À l’approche du synode qui s’ouvre à Rome, le pape a aussi été mis en difficulté sur la question de la place des femmes dans l’Église catholique, un thème qu’il a finalement écarté du programme. Point d’orgue de son voyage, ses visites aux universités catholiques de Leuven et de Louvain-la-Neuve, qui fêtent en 2025 les six cents ans de leur fondation, ont été particulièrement délicates. Certes, dans leurs murs, le pape de l’encyclique Laudato si’ a été encensé car ce texte constitue clairement un point de rencontre avec les jeunes générations, mais le fossé est très profond en ce qui concerne les questions de genre. « L’appel à un développement intégral nous paraît peu compatible avec les positions sur l’homosexualité et la place des femmes dans l’Église catholique », lui ont signifié, dans un texte collectif, les étudiants. En réponse, le pape a développé une ligne très classique, voire conservatrice, sur le thème « L’Église est une femme », ajoutant que la femme est « accueil fécond, soin, dévouement vital ». Ce qui n’a pas convaincu ! Fait rarissime dans l’histoire de la papauté, l’Université de Louvain-la-Neuve a, en retour, publié un communiqué pour marquer « son incompréhension » et « son désaccord » avec les positions de François, qualifiées de « déterministe[s] et réductrice[s] ».
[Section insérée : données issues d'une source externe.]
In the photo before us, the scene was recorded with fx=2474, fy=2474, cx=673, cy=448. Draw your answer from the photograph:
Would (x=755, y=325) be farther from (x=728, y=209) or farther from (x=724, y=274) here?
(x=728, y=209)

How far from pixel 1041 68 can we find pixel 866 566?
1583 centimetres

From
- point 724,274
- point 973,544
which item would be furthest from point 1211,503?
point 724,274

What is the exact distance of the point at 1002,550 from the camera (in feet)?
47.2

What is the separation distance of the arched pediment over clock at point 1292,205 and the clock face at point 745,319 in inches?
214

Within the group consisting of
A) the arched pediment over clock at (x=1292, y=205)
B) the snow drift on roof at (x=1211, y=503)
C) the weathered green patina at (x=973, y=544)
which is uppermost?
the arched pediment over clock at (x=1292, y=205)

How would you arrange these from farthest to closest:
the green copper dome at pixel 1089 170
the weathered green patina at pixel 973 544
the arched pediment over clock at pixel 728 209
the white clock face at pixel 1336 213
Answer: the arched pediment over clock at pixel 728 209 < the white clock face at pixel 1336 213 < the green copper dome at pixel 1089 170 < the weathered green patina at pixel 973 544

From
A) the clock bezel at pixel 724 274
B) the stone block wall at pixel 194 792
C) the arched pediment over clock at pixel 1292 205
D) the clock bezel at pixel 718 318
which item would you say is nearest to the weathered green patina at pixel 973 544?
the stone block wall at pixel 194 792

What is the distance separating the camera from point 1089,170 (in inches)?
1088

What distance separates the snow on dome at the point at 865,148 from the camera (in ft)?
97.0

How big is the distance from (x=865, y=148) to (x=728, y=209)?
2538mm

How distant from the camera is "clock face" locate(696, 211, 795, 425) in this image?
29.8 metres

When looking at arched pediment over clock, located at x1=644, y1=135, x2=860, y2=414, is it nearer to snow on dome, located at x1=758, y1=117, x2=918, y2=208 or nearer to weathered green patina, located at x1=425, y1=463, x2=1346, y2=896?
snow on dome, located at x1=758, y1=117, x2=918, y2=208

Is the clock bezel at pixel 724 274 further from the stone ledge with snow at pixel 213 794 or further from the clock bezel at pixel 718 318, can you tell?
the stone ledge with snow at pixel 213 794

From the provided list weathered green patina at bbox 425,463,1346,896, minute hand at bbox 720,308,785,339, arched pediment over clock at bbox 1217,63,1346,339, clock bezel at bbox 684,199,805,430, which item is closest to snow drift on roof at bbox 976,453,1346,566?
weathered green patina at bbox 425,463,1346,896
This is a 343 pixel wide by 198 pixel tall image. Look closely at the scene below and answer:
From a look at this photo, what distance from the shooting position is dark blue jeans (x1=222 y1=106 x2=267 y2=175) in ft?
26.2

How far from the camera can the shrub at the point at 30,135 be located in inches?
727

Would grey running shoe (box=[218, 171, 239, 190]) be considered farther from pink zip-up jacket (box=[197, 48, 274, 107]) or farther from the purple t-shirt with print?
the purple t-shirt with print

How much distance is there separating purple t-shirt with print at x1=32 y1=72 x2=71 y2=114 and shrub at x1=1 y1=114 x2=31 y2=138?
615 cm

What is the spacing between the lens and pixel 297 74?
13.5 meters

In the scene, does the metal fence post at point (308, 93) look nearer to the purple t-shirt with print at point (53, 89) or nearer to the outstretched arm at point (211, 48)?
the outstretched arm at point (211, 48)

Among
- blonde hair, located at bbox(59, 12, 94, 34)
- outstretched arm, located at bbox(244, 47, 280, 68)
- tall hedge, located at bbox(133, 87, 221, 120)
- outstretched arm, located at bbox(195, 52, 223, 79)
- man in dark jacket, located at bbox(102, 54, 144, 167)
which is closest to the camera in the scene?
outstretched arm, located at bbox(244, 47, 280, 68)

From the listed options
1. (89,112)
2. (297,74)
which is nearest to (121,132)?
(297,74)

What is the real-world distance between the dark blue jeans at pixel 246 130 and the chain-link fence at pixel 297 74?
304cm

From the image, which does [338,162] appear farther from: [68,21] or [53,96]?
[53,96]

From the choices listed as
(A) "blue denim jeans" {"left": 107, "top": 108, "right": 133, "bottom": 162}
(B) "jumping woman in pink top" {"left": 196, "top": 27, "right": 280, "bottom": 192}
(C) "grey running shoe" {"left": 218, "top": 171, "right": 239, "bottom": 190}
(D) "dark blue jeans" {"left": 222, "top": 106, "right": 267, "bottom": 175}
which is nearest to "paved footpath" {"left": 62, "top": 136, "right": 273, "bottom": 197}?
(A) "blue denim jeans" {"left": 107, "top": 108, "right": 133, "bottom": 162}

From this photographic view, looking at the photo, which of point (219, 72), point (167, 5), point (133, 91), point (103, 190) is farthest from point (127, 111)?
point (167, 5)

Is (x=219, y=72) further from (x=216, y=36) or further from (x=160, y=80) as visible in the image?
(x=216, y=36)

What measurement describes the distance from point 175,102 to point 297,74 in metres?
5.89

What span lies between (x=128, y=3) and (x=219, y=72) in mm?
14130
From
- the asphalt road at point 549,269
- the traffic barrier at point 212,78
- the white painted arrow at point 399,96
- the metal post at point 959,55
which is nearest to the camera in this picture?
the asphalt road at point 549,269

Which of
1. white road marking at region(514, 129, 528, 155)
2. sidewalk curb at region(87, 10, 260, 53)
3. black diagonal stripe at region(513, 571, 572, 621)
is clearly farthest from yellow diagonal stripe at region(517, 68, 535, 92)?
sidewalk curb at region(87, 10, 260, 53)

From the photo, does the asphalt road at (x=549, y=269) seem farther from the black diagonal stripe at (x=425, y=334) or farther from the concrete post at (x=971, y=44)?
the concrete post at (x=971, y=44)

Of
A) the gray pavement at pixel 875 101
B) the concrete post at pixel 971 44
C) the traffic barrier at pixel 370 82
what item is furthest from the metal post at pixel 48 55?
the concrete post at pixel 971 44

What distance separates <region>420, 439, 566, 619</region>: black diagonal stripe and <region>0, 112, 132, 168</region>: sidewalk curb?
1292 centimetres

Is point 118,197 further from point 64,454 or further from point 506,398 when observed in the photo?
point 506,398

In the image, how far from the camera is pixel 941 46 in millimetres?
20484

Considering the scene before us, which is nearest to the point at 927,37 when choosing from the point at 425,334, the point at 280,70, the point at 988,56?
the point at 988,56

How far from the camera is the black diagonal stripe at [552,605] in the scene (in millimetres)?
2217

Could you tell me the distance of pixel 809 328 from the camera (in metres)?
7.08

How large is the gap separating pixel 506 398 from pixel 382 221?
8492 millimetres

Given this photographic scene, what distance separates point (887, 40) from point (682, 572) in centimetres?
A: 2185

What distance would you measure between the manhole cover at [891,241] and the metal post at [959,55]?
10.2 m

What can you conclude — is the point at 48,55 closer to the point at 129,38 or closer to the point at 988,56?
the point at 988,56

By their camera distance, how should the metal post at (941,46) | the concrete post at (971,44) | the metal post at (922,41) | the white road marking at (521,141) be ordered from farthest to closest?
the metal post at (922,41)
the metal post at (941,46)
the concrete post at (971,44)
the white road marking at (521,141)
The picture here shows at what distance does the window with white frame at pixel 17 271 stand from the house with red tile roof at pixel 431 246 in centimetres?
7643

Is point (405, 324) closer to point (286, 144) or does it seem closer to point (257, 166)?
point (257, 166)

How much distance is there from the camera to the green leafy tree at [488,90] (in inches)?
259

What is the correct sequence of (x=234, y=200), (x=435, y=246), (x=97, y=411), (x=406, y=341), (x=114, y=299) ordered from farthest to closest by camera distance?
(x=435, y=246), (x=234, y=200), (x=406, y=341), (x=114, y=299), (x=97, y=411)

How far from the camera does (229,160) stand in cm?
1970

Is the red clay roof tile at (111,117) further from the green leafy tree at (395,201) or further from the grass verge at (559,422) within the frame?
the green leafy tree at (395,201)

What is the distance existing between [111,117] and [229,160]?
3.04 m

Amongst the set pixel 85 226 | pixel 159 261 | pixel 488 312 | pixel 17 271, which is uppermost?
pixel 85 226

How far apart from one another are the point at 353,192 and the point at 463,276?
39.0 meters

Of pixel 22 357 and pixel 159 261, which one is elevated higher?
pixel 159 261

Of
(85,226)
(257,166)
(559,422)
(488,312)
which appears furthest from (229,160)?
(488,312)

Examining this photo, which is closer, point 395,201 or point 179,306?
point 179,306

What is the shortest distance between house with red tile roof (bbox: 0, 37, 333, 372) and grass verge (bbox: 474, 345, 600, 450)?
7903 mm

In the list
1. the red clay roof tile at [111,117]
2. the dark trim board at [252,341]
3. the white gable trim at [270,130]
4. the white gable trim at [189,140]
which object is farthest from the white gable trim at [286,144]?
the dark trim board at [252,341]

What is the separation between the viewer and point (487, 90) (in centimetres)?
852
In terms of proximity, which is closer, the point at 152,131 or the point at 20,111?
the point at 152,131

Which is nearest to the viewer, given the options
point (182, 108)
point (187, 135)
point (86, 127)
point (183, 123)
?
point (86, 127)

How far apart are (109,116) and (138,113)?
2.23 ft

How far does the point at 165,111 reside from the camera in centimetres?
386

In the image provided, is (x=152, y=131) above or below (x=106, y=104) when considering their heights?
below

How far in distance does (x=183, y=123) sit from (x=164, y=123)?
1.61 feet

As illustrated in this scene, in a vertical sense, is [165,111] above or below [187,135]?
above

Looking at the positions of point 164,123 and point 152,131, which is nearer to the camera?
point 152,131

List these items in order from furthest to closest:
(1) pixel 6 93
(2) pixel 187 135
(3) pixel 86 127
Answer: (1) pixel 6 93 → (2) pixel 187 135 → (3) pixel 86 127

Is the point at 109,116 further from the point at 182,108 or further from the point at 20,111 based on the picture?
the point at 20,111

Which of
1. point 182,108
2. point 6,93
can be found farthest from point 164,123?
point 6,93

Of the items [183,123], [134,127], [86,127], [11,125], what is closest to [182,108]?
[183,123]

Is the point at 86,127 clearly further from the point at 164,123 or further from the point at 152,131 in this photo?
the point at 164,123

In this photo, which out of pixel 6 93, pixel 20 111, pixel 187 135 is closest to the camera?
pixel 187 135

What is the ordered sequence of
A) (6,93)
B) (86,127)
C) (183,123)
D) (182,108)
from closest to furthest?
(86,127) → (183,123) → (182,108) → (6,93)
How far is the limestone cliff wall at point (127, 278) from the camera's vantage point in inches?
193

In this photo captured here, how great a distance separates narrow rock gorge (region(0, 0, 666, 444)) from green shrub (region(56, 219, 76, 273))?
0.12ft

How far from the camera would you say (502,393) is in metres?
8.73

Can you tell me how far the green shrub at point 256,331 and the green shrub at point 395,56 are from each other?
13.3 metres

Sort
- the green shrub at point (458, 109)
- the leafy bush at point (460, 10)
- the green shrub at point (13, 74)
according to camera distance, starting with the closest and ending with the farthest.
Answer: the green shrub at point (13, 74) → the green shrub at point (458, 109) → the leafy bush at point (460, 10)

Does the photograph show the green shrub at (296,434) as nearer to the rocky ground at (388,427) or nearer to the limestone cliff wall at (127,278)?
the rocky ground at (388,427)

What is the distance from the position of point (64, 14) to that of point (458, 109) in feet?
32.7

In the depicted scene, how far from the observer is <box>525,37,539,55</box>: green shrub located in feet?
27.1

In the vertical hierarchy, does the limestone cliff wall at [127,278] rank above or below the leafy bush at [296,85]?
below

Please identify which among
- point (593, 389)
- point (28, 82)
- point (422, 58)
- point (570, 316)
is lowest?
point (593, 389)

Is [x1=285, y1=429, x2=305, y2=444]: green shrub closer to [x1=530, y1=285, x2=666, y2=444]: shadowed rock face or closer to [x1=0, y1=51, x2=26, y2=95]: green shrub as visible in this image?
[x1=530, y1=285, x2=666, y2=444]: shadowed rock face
Face à l’adversité, le jésuite n’a pas pour autant cédé un pouce. Ce qu’il ne pouvait formuler dans ses discours, il l’a manifesté en actes, adepte, comme le décrivait le philosophe et théologien argentin Juan Carlos Scannone, de la théologie du geste. En privé, le pape s’est recueilli samedi matin sur la tombe du roi Baudouin, fervent catholique qui avait abdiqué pendant trente-six heures en 1990 pour ne pas signer la loi dépénalisant l’avortement. Le message était clair sans être explicite, le pape notant le « courage » du défunt souverain. Au-delà de l’IVG, c’était également une sorte de rappel à l’ordre global, incluant la condamnation de l’euthanasie, la Belgique étant l’un des premiers pays à l’avoir légalisée.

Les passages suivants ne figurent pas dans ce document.